• Set exercise 1: In the rows running from the line with "From the observer, how" up to and including the line with "How far is (x=96, y=113)", swap "large domed roof" for "main dome". Give back only those lines, with everything else unchanged.

• Text passage:
——————————
Building the Normalization Pipeline
Here’s the full pipeline — an OddsNormalizer class that accepts raw odds from multiple sources and outputs a clean, unified structure.
import pandas as pd
from datetime import datetime, timezone
from typing import Optional
class OddsNormalizer:
def __init__(self):
self.converter = OddsConverter()
self.records = []
def ingest(self, raw_data: list[dict], source: str, odds_format: str = "american"):
for event in raw_data:
sport = event.get("sport", "unknown")
home = normalize_team(event["home_team"], sport)
away = normalize_team(event["away_team"], sport)
timestamp = to_utc(event["last_update"])
stale = is_stale(timestamp, source)
for market in event.get("markets", []):
market_type = MARKET_TYPE_MAP.get(
market["type"].lower(), market["type"].lower()
)
for outcome in market.get("outcomes", []):
prob = self._convert(outcome["price"], odds_format)
self.records.append({
"sport": sport,
"home": home,
"away": away,
"market_type": market_type,
"outcome_name": outcome["name"],
"outcome_point": outcome.get("point"),
"implied_prob": prob,
"raw_price": outcome["price"],
"source": source,
"timestamp": timestamp,
"stale": stale,
})
def _convert(self, price, fmt: str) -> Optional[float]:
try:
if fmt == "american":
return self.converter.american_to_prob(int(price))
elif fmt == "decimal":
return self.converter.decimal_to_prob(float(price))
return None
except (ValueError, ZeroDivisionError):
return None
def to_dataframe(self) -> pd.DataFrame:
df = pd.DataFrame(self.records)
if df.empty:
return df
df["event_key"] = df["sport"] + "|" + df["home"] + "|" + df["away"]
return df.sort_values(["event_key", "market_type", "timestamp"])
def compare(self, event_key: str, market_type: str = "moneyline") -> pd.DataFrame:
df = self.to_dataframe()
subset = df[(df["event_key"] == event_key) & (df["market_type"] == market_type)]
return subset.pivot_table(
index="outcome_name",
columns="source",
values="implied_prob",
aggfunc="last",
)
Example: normalizing NFL odds from three books
normalizer = OddsNormalizer()
# Book A returns American odds
normalizer.ingest(book_a_response, source="bovada", odds_format="american")
# Book B returns decimal odds
normalizer.ingest(book_b_response, source="betonline", odds_format="decimal")
# Book C returns American odds
normalizer.ingest(book_c_response, source="mybookie", odds_format="american")
df = normalizer.to_dataframe()
print(df[df["event_key"] == "nfl|KC|BUF"].head(10))
Output: a single DataFrame where every row has a normalized team identifier, a standardized market type, an implied probability, and a UTC timestamp — regardless of which book it came from.
——————————
• Set exercise 2: Restate the odds normalization pipeline text word for word, from "Output: a single" up to and including "it came from.".
——————————
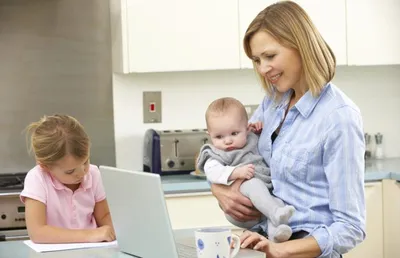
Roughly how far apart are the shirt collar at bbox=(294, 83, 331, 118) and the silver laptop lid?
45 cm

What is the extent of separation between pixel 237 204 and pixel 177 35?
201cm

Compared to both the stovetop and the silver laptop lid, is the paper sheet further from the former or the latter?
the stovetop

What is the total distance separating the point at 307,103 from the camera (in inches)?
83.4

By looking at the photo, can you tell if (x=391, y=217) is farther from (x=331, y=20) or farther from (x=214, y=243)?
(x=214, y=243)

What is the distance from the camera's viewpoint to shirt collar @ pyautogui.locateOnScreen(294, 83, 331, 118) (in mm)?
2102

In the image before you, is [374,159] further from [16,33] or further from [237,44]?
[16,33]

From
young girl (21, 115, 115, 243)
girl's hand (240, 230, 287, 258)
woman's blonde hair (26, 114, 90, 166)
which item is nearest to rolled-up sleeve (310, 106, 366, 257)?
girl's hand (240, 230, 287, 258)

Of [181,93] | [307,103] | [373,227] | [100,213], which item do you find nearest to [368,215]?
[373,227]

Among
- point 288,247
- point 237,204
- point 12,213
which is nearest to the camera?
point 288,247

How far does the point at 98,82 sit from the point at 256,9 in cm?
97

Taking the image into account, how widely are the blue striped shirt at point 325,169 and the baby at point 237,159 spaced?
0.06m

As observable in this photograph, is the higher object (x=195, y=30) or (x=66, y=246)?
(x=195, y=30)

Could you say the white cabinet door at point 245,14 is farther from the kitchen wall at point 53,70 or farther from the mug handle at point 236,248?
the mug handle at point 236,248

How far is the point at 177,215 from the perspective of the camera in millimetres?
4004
——————————
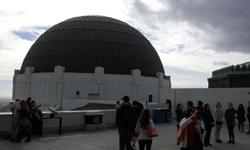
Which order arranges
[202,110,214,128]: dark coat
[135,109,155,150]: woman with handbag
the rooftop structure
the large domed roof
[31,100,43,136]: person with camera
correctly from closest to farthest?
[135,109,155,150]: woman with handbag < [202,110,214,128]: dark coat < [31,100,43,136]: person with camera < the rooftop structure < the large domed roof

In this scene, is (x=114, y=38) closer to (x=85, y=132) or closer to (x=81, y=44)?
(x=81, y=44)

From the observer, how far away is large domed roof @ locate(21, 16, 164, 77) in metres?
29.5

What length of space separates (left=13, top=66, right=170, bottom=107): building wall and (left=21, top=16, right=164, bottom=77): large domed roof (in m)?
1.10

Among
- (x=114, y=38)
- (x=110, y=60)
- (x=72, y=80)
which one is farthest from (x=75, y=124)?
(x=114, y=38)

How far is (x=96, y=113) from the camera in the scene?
——————————
• Exercise solution 1:
From the observer, how far away is main dome @ locate(21, 16, 164, 77) in metres?
29.5

What length of space separates (left=13, top=66, right=170, bottom=107): building wall and (left=21, top=16, right=164, bottom=77): main dome (in m)?
1.10

Among
- (x=114, y=38)
- (x=110, y=60)
- (x=72, y=80)
which one is farthest from (x=75, y=124)?
(x=114, y=38)

How far is (x=96, y=113) from the camera in the scene?

• Exercise solution 2:
Output: a single DataFrame where every row has a normalized team identifier, a standardized market type, an implied probability, and a UTC timestamp — regardless of which book it came from.